The US Banking System can be confusing, especially if you’re someone who came from overseas. Even those who have lived in the United States for quite some time think that the financial institutions and their banking policies are too complicated.
This site attempts to explain the many concepts, information and basic details about the United States banking system in particular.
How Do These Banks Work?
Banking customers can ask banks to loan them money to pay for many things. It could be to buy a home, start a new business or to send their children to school. Bank holders have accounts where they can put money in (which is called a deposit). Your money is tallied and counted towards a large balance “pool”; this is where all deposits go. You can also take money from your overall balance (which is called a withdrawal) when you write checks, attempt money withdrawals, etc. The money you have in your account adds up over time, thanks to interest.

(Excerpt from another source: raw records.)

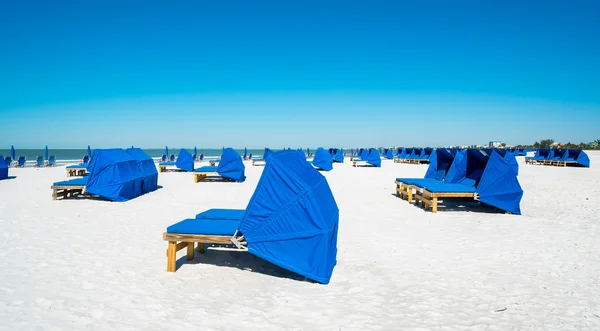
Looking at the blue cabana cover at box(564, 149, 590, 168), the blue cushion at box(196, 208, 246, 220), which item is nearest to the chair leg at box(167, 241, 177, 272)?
the blue cushion at box(196, 208, 246, 220)

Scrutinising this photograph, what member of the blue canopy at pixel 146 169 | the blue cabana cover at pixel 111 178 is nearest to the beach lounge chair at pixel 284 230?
the blue cabana cover at pixel 111 178

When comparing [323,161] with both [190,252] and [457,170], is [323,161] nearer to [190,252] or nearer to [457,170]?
[457,170]

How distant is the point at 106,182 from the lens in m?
11.3

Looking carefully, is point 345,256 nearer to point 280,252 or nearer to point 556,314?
point 280,252

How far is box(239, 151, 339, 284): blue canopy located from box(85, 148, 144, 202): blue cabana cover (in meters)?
7.85

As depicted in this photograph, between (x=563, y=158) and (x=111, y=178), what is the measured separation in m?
33.8

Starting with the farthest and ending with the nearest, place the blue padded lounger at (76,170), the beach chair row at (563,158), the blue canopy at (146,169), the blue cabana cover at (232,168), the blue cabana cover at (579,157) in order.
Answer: the beach chair row at (563,158) → the blue cabana cover at (579,157) → the blue padded lounger at (76,170) → the blue cabana cover at (232,168) → the blue canopy at (146,169)

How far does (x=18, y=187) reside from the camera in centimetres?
1449

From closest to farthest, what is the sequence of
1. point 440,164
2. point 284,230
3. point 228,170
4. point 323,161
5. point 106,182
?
point 284,230 → point 106,182 → point 440,164 → point 228,170 → point 323,161

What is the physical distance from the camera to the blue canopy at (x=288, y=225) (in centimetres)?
480

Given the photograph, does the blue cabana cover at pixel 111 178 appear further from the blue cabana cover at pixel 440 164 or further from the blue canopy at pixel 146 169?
the blue cabana cover at pixel 440 164

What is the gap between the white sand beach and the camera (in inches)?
146

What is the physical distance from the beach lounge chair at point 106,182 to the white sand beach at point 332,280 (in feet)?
7.75

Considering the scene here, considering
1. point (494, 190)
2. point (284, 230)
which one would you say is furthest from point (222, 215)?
point (494, 190)
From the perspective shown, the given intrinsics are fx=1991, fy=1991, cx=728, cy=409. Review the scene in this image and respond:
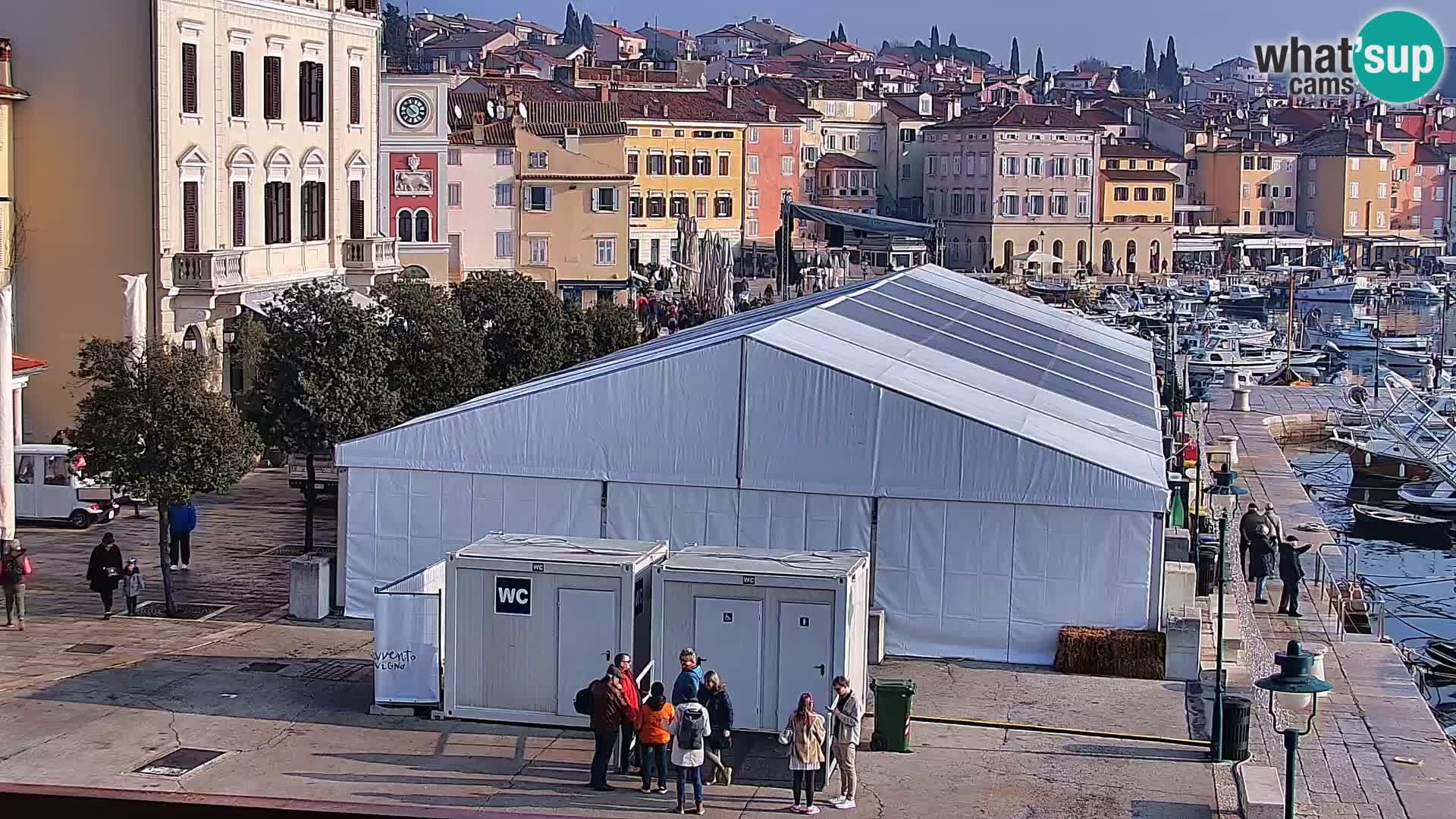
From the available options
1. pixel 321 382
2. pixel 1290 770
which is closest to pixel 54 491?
pixel 321 382

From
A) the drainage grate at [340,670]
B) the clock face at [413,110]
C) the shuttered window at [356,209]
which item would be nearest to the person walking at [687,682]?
the drainage grate at [340,670]

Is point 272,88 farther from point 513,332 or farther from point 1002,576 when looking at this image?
point 1002,576

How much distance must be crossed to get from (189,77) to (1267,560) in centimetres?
2184

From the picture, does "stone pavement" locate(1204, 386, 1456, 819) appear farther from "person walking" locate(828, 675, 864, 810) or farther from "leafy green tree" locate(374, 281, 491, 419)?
"leafy green tree" locate(374, 281, 491, 419)

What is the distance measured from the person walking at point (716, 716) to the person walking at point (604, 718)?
2.12ft

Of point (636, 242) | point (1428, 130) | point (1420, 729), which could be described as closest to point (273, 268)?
point (1420, 729)

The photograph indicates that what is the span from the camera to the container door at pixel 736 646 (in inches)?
664

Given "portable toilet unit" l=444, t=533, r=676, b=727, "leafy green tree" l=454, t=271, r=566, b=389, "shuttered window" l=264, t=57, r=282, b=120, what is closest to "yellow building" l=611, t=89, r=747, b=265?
"shuttered window" l=264, t=57, r=282, b=120

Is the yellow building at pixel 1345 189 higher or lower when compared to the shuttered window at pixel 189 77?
higher

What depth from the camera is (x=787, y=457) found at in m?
21.1

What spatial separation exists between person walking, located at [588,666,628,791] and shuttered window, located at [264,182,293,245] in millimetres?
26798

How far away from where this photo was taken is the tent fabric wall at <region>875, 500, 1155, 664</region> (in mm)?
20156

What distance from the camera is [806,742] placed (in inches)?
585

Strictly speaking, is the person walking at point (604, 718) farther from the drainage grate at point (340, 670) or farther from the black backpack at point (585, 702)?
the drainage grate at point (340, 670)
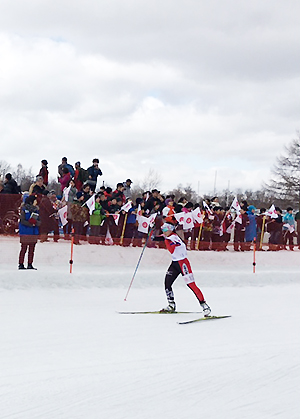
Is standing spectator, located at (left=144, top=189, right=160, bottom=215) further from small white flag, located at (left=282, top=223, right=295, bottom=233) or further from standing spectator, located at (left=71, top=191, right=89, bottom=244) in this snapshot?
small white flag, located at (left=282, top=223, right=295, bottom=233)

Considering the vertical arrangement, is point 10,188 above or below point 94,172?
below

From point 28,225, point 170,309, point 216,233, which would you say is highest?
point 216,233

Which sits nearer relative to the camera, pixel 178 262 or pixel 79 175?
pixel 178 262

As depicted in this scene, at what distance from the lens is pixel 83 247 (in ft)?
55.5

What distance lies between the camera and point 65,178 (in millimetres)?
18656

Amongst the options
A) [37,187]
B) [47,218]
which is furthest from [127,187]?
[37,187]

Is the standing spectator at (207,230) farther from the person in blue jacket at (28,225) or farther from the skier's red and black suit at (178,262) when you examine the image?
the skier's red and black suit at (178,262)

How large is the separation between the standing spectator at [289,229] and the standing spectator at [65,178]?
8622mm

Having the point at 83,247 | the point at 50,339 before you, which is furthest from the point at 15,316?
the point at 83,247

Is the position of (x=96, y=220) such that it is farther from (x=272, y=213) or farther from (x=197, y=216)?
(x=272, y=213)

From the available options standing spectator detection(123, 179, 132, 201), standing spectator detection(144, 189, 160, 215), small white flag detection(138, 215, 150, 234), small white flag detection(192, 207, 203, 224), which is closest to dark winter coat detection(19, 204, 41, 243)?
small white flag detection(138, 215, 150, 234)

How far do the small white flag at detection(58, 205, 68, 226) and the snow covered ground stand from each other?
120 centimetres

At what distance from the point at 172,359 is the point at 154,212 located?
37.0ft

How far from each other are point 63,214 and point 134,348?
9180 mm
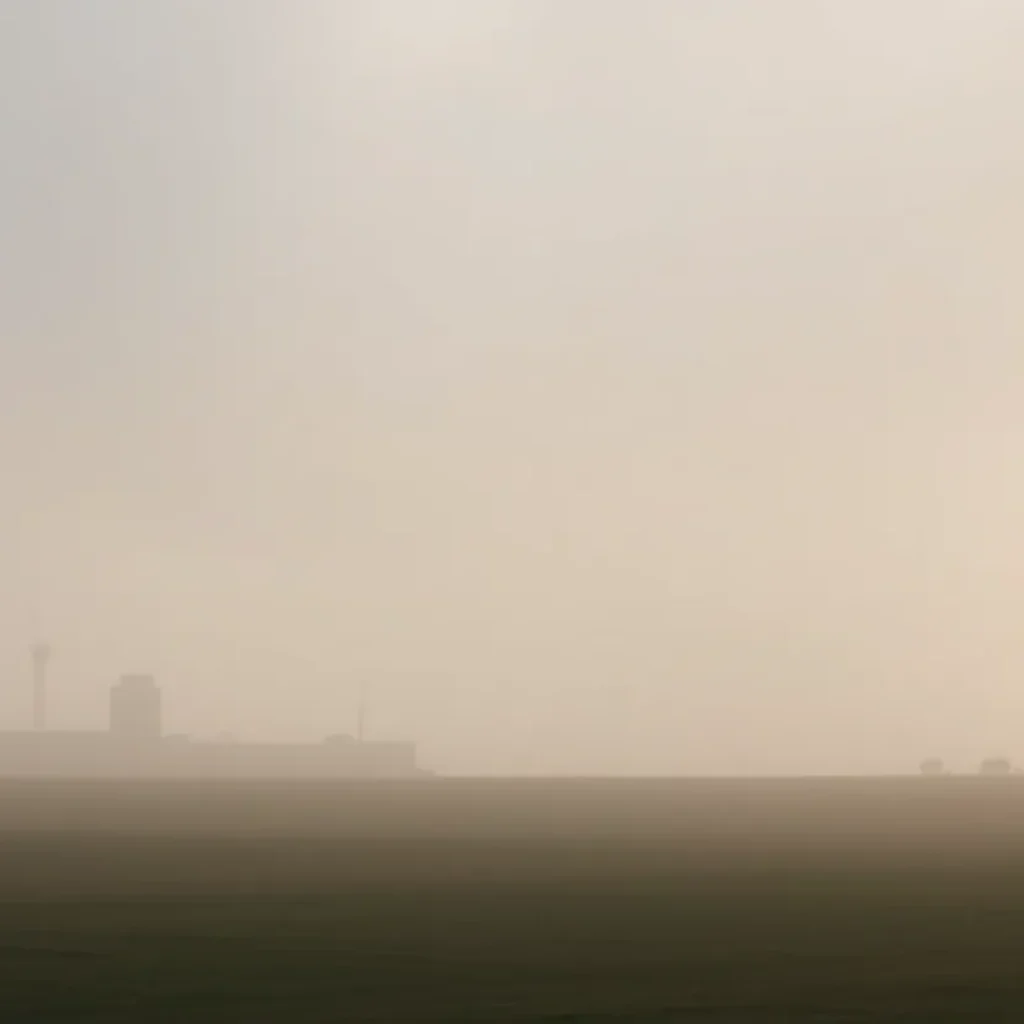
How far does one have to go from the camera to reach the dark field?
3002 cm

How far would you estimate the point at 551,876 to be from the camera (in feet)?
184

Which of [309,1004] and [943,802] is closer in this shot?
[309,1004]

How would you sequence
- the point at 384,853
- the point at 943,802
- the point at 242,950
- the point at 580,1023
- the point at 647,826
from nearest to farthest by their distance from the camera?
the point at 580,1023 < the point at 242,950 < the point at 384,853 < the point at 647,826 < the point at 943,802

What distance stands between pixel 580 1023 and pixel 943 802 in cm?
12533

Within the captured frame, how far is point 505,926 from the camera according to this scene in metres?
41.2

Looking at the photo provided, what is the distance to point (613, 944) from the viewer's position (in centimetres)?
3800

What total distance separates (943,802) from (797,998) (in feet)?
399

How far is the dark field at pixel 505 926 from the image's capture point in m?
30.0

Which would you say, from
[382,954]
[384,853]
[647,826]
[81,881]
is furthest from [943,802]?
[382,954]

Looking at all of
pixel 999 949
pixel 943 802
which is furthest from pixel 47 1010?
pixel 943 802

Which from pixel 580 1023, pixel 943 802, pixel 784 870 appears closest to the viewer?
pixel 580 1023

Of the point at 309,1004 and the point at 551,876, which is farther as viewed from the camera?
the point at 551,876

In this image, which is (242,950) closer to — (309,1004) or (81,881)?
(309,1004)

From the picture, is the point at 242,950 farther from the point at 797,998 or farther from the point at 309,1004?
the point at 797,998
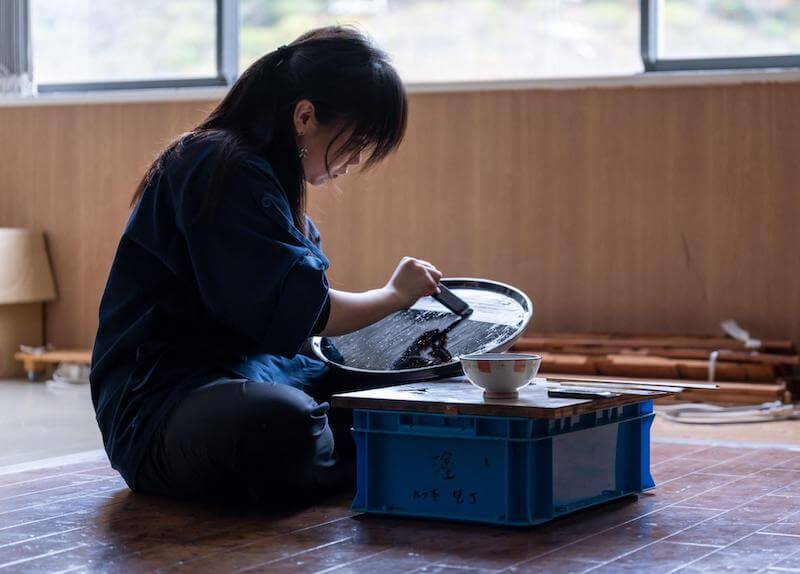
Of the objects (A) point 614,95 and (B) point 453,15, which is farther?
(B) point 453,15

Banks stay in business mostly because of loans. The US Federal Reserve is an institution that sets a maximum loan limit to banks; this limit is the amount of money a bank can set for loans with their customers. For example, Bank A gets a 10% reserve requirement, which is set by the US Federal Reserve. If a customer makes a deposit for $1,000, then Bank A may lend out up to $900 of that money to other customers. The $900 gets out, goes into economic circulation and eventually gets into Bank B. From the $900, around $810 is lent out by Bank B, which re-circulates and the cycle repeats. Loans are one of the primary money-making methods of banks in the United States.
Different Bank Types
Today, there are different kinds of banks that range from commercial to credit unions, but they are about the same when it comes to services and other banking options.
- Commercial Banks. Primarily set up to help businesses with banking services.
- Savings Banks. Started offering lower-wage workers a means to earn more money by setting up a savings account.
- Savings and Loans. Cooperative banks and Savings and Loan banks were created so lower-wage workers could have an option to buy property.
- Credit Unions. Started by individuals who shared a similar trait, i.e., living in a community or working for one company, this type of bank offers emergency loans to individuals who are not qualified for loans from traditional banks.
Interest is money that adds up to the borrowed money over a span of time. Banks make money by charging a percentage of the total loan amount on top of the loan. The interest on loans is significantly higher as compared to the interest that accrues when a customer leaves a balance on their account. Moreover, interest rate mostly depends on the bank and on several defining factors such as how many individuals are borrowing money, how much money the bank has in total and the reserve requirement set by the US Federal Reserve. Other elements include the rate of interest that banks set in order to meet reserve requirements on short-term loans. Loaning is a risky process, so banks try to minimize the risk involved by increasing the interest rate on riskier loans.
Bank Account Types
There are many different account types for banking customers, but more often than not you’d be faced with opening either a Savings Account or a Checking Account. Here are the similarities and differences between the two.
- Checking Account. Customers are best served with a checking account. A checking account allows an individual to withdraw and deposit money with little to no restrictions. You will be given a bank card and a checkbook when you open a checking account. They can be used to pay bills, buy items, withdraw, deposit, etc. Keep in mind that a checking account will normally have service fees and a minimum maintaining balance depending on your account type.
- Savings Account. A savings account is best for customers who want to earn interest on the money they deposit. Minimum balance, service fees and the rate of interest will depend on the bank and the amount of money you initially deposited.